Do you think small variations in temperature and precipitation levels don't have a big impact? An extended period of wet weather drove the spread of the bubonic plague in the Middle Ages, according to a new study. And a 300-year streak of unpredictable weather coincided with the decline of the Roman Empire.
Climate change is not necessarily the cause of these and other major historical events, the researchers say. But the study, which brings together the year-over-year history of temperature and precipitation in western Europe, dating back 2,500 years, offers the most detailed picture yet of how climate and society have been intertwined for millennia.
"We need to have a better understanding about the ancient climate system and its variability to understand the modern situation," said Ulf Büntgen, a paleoclimatologist at the Swiss Federal Research Institute in Zurich. It doesn't offer any predictions. But it helps us take it as something to consider."
Büntgen and colleagues collaborated with archaeologists to amass a database of more than 9,000 pieces of wood dating back 2,500 years. The samples came from living trees and remains of buildings and other wooden artifacts, all from France and Germany. By measuring the width of the wood's annual growth rings, the researchers were able to determine temperature and precipitation levels on a year-over-year basis.
Time and again, the data suggest that climate has dramatically impacted culture. Unusually extreme and frequent changes in weather patterns between the year 250 and 550, for example, coincided with a period of exceptional turmoil in Europe's political and economic situations.
As weather patterns stabilized again between the year 700 and 1000, on the contrary, societies began to thrive and grow in the countryside of northwestern Europe. Around the same time, Nordic colonies emerged in Iceland and Greenland.

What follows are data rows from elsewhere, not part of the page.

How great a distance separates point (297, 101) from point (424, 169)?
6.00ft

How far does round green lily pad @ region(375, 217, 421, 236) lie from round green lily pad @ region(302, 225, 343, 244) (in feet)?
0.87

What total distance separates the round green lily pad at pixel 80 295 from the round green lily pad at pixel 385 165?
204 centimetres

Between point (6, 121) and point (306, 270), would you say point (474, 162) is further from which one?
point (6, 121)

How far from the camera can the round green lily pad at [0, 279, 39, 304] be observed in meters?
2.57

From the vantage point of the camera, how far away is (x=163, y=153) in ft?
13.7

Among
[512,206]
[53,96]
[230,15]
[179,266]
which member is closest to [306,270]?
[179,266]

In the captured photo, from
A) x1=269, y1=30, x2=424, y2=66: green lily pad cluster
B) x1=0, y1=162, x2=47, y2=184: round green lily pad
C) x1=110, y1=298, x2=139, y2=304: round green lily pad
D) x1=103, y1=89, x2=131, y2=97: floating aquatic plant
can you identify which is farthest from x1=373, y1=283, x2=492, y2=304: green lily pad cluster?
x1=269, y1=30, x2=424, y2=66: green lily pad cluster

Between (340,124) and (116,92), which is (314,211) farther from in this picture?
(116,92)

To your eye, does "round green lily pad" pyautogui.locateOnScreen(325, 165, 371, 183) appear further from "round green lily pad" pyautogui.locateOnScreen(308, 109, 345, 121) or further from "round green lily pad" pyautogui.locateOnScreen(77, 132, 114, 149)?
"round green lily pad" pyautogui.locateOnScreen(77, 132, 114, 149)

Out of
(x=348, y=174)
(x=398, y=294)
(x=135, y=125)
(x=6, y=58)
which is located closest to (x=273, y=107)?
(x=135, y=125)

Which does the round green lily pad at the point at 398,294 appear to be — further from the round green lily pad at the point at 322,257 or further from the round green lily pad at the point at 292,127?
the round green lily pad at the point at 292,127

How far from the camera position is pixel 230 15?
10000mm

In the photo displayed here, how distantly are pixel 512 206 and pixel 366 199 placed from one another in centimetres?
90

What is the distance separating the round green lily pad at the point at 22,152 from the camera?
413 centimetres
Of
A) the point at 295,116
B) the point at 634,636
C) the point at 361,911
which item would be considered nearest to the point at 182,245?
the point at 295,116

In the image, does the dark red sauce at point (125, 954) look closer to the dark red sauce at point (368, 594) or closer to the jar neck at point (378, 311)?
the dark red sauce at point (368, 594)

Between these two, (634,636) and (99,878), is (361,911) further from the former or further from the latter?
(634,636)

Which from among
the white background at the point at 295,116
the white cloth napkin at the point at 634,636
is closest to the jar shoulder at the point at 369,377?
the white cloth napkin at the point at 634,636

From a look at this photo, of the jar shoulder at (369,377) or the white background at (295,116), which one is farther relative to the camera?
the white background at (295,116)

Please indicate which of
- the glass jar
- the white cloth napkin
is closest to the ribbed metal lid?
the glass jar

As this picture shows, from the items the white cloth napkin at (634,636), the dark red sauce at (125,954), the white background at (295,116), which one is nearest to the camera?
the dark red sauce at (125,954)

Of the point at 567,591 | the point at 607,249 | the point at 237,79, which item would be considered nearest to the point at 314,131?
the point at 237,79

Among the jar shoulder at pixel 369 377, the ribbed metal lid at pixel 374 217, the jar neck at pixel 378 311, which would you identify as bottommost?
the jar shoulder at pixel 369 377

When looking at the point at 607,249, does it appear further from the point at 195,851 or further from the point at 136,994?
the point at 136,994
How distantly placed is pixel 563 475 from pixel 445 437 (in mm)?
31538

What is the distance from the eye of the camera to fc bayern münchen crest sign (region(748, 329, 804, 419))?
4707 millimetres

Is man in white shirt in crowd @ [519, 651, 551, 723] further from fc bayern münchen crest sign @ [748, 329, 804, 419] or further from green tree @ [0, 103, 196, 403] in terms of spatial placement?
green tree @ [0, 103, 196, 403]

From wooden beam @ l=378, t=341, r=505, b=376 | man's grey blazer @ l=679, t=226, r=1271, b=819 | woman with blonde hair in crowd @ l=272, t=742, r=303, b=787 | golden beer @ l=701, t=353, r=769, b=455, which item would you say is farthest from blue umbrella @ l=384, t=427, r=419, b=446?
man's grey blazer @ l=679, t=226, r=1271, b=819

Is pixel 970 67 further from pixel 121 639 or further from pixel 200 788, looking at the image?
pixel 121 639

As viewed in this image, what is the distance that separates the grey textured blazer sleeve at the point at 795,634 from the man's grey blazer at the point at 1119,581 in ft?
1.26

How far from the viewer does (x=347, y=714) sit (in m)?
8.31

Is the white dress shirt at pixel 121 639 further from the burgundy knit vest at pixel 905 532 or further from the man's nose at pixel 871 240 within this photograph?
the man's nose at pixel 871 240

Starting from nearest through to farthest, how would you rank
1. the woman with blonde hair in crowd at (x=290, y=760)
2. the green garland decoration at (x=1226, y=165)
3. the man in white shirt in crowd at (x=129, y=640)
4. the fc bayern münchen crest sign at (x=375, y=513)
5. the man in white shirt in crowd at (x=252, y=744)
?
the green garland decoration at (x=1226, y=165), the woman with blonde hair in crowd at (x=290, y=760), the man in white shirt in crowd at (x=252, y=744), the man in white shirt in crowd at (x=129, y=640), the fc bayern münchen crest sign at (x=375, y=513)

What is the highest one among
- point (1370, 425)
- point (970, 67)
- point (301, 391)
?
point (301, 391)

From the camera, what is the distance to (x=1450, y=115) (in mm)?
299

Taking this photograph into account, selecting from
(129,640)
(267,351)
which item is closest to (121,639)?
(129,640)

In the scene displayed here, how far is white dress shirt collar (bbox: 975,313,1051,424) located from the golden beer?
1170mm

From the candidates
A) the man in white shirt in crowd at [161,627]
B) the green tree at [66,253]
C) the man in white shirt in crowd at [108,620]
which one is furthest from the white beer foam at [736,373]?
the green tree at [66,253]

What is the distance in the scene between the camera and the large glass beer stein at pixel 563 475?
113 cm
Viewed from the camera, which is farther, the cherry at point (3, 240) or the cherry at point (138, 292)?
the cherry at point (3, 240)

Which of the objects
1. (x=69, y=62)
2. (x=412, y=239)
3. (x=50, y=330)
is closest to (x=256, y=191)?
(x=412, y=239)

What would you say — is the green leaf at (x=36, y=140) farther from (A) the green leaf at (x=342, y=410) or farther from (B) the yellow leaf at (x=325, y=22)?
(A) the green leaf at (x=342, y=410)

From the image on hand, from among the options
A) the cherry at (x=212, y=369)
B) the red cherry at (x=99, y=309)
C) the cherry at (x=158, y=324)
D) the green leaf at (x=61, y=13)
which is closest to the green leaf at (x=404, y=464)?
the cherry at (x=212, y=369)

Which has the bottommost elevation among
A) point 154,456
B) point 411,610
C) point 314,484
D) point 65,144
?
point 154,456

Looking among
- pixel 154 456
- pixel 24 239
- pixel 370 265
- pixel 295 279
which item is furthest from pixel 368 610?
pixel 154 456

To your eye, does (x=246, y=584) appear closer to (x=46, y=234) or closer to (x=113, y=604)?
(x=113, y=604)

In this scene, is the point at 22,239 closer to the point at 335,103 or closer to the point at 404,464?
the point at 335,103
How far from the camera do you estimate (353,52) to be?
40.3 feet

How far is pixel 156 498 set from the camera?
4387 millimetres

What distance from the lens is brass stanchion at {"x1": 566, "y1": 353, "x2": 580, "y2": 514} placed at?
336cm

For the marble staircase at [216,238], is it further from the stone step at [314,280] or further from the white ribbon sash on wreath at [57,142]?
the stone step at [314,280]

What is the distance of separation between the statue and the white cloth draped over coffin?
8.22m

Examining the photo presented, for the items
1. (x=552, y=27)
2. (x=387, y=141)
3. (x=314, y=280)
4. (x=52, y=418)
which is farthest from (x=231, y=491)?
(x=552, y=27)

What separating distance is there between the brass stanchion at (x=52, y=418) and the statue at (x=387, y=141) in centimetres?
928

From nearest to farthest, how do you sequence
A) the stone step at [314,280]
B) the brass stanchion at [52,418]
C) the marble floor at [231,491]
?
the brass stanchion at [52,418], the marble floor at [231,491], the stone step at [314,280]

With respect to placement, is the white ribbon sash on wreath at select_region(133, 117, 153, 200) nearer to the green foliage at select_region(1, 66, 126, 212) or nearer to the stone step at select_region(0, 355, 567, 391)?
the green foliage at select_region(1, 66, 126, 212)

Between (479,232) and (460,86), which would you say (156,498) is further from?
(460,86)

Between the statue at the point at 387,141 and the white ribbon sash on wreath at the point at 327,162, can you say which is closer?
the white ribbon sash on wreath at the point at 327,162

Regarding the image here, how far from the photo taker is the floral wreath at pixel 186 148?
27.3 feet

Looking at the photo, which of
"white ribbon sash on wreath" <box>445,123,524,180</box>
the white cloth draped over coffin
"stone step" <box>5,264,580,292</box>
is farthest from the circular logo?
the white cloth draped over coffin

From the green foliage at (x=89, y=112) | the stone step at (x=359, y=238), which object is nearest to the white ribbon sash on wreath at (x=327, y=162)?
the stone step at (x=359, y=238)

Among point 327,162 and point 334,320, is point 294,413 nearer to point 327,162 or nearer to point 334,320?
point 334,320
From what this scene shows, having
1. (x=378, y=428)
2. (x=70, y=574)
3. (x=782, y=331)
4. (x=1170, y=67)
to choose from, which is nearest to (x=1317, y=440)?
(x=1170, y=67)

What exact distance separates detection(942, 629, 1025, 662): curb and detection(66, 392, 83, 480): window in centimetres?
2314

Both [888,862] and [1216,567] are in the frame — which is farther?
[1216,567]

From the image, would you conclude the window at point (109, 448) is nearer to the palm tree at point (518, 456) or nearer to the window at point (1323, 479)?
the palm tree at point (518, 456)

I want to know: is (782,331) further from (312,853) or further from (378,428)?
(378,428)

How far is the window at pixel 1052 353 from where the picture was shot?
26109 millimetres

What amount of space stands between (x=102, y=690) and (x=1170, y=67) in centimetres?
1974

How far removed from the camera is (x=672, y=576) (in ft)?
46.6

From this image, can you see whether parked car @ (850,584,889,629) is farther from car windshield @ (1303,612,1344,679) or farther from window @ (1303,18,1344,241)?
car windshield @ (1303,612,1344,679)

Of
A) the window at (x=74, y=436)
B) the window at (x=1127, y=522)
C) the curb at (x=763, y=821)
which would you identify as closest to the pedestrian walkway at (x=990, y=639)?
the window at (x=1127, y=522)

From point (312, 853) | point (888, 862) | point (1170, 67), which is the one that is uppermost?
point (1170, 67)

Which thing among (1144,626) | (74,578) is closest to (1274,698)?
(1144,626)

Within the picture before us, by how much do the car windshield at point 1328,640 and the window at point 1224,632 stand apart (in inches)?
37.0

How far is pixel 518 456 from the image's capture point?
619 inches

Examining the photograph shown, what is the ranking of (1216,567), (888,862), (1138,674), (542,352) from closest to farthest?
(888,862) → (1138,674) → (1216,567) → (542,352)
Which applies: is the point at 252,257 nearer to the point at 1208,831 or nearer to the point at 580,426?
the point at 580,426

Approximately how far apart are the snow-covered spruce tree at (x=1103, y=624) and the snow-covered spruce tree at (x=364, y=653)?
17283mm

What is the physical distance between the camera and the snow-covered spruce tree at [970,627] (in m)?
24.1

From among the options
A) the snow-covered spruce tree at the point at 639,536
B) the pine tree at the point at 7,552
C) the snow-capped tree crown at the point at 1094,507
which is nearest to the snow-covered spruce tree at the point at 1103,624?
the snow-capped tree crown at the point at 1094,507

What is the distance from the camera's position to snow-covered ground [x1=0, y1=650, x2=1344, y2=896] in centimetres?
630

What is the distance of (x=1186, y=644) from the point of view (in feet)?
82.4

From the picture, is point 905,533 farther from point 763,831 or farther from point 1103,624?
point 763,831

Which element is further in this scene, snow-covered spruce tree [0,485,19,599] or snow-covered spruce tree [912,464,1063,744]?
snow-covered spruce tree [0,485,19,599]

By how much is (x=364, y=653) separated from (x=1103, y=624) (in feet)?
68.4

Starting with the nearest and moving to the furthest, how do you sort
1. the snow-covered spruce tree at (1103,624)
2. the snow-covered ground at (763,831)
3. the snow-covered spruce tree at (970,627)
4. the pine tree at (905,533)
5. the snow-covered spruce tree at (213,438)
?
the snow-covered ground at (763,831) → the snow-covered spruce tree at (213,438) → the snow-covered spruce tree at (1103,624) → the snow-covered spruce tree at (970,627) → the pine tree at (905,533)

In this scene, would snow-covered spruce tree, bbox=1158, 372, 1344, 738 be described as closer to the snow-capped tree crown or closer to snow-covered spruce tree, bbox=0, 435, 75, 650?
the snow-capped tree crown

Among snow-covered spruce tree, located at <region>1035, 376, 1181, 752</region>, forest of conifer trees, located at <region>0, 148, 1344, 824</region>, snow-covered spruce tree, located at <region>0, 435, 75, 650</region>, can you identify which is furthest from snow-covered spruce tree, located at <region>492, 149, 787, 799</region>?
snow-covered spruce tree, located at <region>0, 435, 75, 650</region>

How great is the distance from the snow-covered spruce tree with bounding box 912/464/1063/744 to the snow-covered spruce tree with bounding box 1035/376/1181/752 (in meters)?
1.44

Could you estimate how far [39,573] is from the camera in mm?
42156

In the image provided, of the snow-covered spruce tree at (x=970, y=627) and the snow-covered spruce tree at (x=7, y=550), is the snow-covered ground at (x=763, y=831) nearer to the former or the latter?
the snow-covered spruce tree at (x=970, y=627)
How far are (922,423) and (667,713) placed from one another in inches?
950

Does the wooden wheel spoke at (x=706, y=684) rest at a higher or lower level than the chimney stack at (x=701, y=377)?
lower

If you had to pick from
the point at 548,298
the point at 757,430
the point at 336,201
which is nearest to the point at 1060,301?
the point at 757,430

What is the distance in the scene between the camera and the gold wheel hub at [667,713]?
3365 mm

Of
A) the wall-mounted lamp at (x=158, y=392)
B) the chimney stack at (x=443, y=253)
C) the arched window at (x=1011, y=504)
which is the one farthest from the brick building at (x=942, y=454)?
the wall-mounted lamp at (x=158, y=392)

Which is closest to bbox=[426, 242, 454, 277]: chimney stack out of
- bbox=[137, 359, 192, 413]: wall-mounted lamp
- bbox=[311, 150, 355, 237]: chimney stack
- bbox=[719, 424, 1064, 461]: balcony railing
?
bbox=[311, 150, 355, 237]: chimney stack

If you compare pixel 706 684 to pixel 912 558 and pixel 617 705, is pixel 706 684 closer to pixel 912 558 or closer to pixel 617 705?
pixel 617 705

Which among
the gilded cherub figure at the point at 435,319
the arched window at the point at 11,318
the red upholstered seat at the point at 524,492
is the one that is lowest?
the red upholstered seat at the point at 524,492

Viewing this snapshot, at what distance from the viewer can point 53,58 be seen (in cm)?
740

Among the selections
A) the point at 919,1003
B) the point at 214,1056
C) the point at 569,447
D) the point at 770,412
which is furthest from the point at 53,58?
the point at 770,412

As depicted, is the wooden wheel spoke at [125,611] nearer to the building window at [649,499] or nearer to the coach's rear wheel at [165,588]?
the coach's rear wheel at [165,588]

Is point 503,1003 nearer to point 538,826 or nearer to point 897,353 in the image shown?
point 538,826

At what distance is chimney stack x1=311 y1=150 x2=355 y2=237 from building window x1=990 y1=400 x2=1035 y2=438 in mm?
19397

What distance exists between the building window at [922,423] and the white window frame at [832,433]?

Climate also seems to have played a role in the Epidemic of the Black Death, in which about half of Central Europe's population died by 1347. For decades prior to the appearance, the new study found that wetter summers and a major cold snap correspond to the onset of a Little Ice Age. These conditions may have contributed to widespread famine and poor overall health, predisposing people to catch the plague.
Another particularly cold period in the 17th century corresponded to the Thirty Years' War, a time when many people left Europe and emigrated to the United States.
"It's not that there was a war, because it was cold," Büntgen said. "But the conditions were not helpful. Society was already greatly affected by this political turmoil, and there was additional suffering from the cold summer temperatures."
Taken together, the results offer precise new and extraordinary lines of evidence for understanding the history of human societies, said David Stahle, a geoscientist at the University of Arkansas, Fayetteville.
Correlations prove nothing, he added, and plenty of droughts, cold snaps and other weather events are not associated with any major cultural events at all. However, the results help show how climate has acted as one of the many factors that have altered people's lives.
"It is not to say that these activities on extreme and prolonged weather could have affected the trajectory of social evolution."